Série d'exercices:
1. Réécrivez le passage du texte sur l'usine de Breuilh qui commence aux mots « Cinq à dix fois » et s'achève après « dans le pays. », en remplaçant « transition énergétique » par « décarbonation ».
2. D'après le texte sur l'usine de Breuilh, quelle part des fonds européens de la période 2014-2021 a été consacrée au réseau de chaleur et à la méthanisation en France ?

===== Texte =====

Flambant neuf, propre et sans odeur : l’unité CVE de Breuilh a l’apparence sophistiquée d’une bonne élève de la méthanisation. Inaugurée en mars dernier dans le petit village néo-aquitain de Saint-Antoine-de-Breuilh, la jeune usine fonctionne déjà à pleins gaz.

Marc de raisin, chutes de papier, graisses végétales : elle brasse dans son ventre les déchets organiques en provenance des industries agroalimentaires de la région, jusqu’à en extraire l’élixir du marché gazier, le biométhane. « Un gaz vert, une énergie locale », décrit Paul Escale, ingénieur de Cap vert énergie (CVE), chargé du développement du projet sur les huit dernières années, de retour sur site pour une visite de routine.

Cinq à dix fois moins émetteur que le gaz naturel (selon le dernier rapport du Sénat), le biométhane est l’un des vecteurs d’investissement majeur pour la transition énergétique en France. À l’échelle nationale, 80% des fonds européens de la période 2014-2021 ont été dédiés au réseau de chaleur et à la méthanisation dans le pays.

===== Données extraites =====

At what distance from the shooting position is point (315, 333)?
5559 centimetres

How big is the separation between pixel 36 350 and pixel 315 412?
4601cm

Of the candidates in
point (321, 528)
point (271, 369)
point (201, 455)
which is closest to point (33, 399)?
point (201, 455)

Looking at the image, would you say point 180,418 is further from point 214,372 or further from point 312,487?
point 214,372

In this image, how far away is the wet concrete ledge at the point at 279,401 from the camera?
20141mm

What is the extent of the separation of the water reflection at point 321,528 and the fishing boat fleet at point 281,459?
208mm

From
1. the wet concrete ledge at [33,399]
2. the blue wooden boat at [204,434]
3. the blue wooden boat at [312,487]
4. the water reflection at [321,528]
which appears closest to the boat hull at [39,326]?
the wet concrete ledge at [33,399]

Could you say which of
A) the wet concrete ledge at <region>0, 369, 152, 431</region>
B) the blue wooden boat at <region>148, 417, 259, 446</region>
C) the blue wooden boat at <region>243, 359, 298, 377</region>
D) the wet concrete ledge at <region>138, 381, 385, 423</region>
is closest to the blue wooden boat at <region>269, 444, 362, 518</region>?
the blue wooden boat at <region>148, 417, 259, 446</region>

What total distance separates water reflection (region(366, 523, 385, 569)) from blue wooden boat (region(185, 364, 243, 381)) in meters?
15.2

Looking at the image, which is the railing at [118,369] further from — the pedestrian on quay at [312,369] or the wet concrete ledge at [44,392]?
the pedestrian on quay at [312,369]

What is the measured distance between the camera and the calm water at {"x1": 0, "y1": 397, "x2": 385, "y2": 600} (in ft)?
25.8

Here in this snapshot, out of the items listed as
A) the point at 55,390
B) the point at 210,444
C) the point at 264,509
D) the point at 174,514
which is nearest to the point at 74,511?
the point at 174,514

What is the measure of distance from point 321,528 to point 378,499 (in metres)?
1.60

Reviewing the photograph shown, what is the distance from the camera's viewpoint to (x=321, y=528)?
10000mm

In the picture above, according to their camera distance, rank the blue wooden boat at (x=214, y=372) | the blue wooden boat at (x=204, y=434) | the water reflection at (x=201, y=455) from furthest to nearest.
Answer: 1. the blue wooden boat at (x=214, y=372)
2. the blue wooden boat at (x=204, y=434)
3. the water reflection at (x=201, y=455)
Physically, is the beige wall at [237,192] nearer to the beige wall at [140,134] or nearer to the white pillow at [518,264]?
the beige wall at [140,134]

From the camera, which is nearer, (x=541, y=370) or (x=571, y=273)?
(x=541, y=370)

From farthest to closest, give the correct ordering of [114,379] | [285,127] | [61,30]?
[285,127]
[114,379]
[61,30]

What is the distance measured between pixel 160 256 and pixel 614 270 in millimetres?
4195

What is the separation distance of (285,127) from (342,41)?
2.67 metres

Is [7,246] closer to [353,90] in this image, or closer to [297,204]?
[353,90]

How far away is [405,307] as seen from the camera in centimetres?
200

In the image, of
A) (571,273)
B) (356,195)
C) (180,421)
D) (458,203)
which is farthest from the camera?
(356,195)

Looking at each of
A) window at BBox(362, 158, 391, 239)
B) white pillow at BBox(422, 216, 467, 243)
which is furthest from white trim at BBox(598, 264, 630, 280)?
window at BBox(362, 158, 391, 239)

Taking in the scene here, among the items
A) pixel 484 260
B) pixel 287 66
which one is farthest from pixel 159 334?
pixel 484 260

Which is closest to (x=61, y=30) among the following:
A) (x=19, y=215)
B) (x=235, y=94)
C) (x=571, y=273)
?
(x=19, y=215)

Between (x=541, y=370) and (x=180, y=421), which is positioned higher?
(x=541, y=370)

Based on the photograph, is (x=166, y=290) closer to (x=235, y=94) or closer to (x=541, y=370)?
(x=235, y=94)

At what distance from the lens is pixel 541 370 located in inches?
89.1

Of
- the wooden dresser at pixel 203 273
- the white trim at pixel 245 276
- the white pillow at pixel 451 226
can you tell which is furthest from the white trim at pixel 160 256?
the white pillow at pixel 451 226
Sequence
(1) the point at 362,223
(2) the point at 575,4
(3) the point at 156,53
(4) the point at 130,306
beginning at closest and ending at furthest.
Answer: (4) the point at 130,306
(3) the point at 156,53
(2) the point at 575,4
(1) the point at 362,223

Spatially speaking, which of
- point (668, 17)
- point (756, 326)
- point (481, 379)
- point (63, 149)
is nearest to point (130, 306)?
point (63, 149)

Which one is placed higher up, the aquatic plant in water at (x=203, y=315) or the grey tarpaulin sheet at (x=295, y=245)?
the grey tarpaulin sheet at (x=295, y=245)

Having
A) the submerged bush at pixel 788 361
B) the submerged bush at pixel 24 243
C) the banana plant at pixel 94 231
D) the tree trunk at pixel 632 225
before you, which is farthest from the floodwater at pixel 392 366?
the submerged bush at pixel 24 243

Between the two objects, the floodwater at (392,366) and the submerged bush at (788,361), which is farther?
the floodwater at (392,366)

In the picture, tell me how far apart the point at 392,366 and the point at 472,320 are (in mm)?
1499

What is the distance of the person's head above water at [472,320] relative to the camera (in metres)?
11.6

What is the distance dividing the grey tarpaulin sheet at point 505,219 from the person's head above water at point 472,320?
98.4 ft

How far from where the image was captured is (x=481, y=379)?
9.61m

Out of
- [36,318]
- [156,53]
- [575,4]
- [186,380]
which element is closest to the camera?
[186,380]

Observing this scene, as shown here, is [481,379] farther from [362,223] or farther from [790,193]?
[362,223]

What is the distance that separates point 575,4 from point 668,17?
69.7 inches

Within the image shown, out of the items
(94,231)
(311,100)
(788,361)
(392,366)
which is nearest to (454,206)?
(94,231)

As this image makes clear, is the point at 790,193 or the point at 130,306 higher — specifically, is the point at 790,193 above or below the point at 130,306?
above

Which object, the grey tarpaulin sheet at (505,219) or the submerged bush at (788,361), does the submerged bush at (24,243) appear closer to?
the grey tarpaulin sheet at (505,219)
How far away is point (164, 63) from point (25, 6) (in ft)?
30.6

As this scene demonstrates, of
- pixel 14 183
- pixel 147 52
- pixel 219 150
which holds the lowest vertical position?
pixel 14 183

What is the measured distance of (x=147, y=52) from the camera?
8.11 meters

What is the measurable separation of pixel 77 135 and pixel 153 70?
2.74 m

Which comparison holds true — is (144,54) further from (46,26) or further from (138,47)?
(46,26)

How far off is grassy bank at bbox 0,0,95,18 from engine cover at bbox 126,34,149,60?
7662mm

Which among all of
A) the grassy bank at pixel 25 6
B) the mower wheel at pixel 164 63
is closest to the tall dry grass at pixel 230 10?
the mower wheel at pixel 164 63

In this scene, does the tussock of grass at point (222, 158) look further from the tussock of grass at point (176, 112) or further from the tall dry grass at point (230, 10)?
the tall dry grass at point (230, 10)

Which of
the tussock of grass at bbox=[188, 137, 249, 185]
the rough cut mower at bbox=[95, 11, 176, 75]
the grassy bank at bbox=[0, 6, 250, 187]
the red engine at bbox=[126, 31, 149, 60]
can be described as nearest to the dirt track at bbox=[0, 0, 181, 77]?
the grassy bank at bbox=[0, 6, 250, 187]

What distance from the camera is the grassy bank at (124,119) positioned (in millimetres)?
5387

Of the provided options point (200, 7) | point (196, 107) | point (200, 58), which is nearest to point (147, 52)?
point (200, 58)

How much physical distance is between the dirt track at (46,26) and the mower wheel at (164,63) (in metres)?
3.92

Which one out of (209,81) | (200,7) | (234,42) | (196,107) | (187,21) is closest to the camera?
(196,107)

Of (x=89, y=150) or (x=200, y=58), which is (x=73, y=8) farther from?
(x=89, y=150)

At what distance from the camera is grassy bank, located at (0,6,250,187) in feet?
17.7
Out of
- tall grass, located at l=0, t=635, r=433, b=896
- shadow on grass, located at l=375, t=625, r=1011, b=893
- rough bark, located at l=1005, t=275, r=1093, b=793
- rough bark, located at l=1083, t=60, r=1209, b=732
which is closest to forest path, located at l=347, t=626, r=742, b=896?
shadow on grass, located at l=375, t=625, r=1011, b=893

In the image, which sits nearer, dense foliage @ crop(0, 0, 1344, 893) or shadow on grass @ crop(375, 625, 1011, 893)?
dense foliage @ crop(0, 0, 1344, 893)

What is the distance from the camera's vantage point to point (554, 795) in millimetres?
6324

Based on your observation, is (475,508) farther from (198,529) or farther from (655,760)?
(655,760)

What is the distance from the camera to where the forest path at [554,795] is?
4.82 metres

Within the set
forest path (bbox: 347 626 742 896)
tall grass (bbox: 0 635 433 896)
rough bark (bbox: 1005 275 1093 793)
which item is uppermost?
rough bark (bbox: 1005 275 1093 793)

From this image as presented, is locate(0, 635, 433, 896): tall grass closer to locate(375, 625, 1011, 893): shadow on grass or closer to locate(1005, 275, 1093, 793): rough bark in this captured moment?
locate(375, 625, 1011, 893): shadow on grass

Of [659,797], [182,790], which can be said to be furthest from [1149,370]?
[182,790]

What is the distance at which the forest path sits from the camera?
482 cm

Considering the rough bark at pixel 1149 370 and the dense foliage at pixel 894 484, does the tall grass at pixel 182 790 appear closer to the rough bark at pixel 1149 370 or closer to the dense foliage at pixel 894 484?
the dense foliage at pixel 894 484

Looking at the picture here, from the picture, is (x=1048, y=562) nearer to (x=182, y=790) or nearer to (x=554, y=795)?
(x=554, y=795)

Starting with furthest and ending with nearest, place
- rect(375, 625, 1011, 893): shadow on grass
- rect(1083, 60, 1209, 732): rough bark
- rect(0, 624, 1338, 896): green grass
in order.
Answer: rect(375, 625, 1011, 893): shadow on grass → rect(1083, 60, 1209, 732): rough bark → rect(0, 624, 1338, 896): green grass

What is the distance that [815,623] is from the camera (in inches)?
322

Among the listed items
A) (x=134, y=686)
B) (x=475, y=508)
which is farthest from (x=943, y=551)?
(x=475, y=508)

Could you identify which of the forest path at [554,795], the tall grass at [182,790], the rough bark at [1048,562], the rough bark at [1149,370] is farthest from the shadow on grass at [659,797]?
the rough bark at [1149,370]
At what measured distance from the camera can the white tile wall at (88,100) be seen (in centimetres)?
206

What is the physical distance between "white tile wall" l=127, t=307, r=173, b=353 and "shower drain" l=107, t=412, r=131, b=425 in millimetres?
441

=====

Corrigé:
1.
Cinq à dix fois moins émetteur que le gaz naturel (selon le dernier rapport du Sénat), le biométhane est l’un des vecteurs d’investissement majeur pour la décarbonation en France. À l’échelle nationale, 80% des fonds européens de la période 2014-2021 ont été dédiés au réseau de chaleur et à la méthanisation dans le pays.

2. 80 % de ces fonds y ont été consacrés.